Applications of the Ideal Gas Law

The ideal gas law contains several simpler laws as special cases. Each one holds a different set of variables constant.

• Boyle's law (constant $T$ and $n$): $P_1V_1 = P_2V_2$. If you double the volume, pressure drops to half.
• Charles's law (constant $P$ and $n$): $\frac{V_1}{T_1} = \frac{V_2}{T_2}$. If you double the Kelvin temperature, the volume doubles.
• Gay-Lussac's law (constant $V$ and $n$): $\frac{P_1}{T_1} = \frac{P_2}{T_2}$. Heating a rigid container raises the pressure.
• Combined gas law (constant $n$, but $P$, $V$, and $T$ all change): $\frac{P_1V_1}{T_1} = \frac{P_2V_2}{T_2}$

The subscripts 1 and 2 refer to the initial and final states of the gas.

How to use these in a problem:

1. Identify which variables stay constant and which change.
2. Pick the law that matches (or use the full ideal gas law if nothing simplifies).
3. Plug in your known values, making sure temperature is in Kelvin.
4. Solve for the unknown.

When multiple variables change at once, you can reason directly from $PV = nRT$. For example, if both pressure and volume double (and $n$ stays fixed), then the left side $PV$ has quadrupled, so $T$ must also quadruple. Or if pressure triples and volume is cut in half, the product $PV$ is multiplied by $3 \times \frac{1}{2} = \frac{3}{2}$, so temperature must increase by a factor of $\frac{3}{2}$.

Dalton's law of partial pressures also follows from the ideal gas law: in a mixture of gases, the total pressure equals the sum of the pressures each gas would exert on its own. Each gas contributes a partial pressure proportional to its number of moles.

Molecule–Mole Conversions in Gas Laws

Avogadro's number ($N_A = 6.022 \times 10^{23}$ molecules/mol) bridges the two forms of the ideal gas law.

• Molecules to moles: $n = \frac{N}{N_A}$
• Moles to molecules: $N = n \times N_A$

Example 1: You have $2.5 \times 10^{24}$ molecules of helium. How many moles is that?

$n = \frac{2.5 \times 10^{24}}{6.022 \times 10^{23}} = 4.15 \text{ mol}$

Example 2: You have 2.7 moles of nitrogen. How many molecules?

$N = 2.7 \times 6.022 \times 10^{23} = 1.63 \times 10^{24} \text{ molecules}$

If a problem gives you molecules but you want to use $PV = nRT$, just convert first: substitute $n = \frac{N}{N_A}$ to get $PV = \frac{N}{N_A}RT$. The same idea works in reverse if you need to go from moles to the molecular form.

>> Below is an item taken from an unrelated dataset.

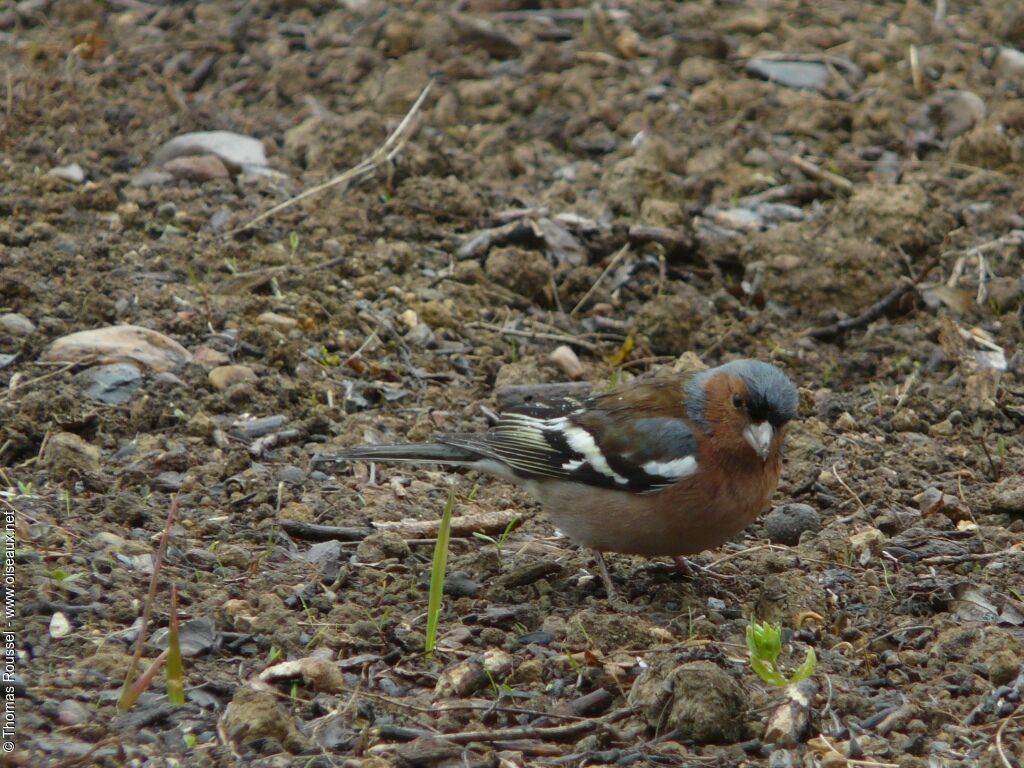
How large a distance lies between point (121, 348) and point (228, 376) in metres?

Theoretical Foundations and Limitations

The ideal gas law assumes gas molecules are tiny point particles that don't attract or repel each other and don't take up any space themselves. The kinetic theory of gases provides the microscopic justification for this: it models gas molecules as randomly moving particles whose collisions with container walls produce pressure.

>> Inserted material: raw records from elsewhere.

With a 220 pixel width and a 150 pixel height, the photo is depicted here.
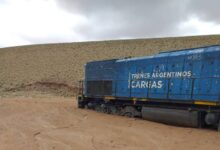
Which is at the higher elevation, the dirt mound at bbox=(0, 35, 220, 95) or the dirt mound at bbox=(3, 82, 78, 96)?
the dirt mound at bbox=(0, 35, 220, 95)

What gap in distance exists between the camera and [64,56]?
62.7 m

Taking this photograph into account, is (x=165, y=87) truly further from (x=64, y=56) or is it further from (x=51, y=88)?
(x=64, y=56)

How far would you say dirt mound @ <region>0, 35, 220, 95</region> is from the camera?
50.8m

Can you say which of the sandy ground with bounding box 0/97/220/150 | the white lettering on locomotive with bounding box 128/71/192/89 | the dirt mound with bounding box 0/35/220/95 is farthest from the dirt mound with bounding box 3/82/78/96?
the sandy ground with bounding box 0/97/220/150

Real gases follow the ideal gas law closely at high temperatures and low pressures, where molecules are far apart and moving fast. They deviate when:

• Pressure is very high (molecules are squeezed close together, so their actual volume matters)
• Temperature is very low (molecules slow down enough for attractive forces between them to matter)

The van der Waals equation corrects for both of these effects, but for most problems in an introductory course, the ideal gas law works well.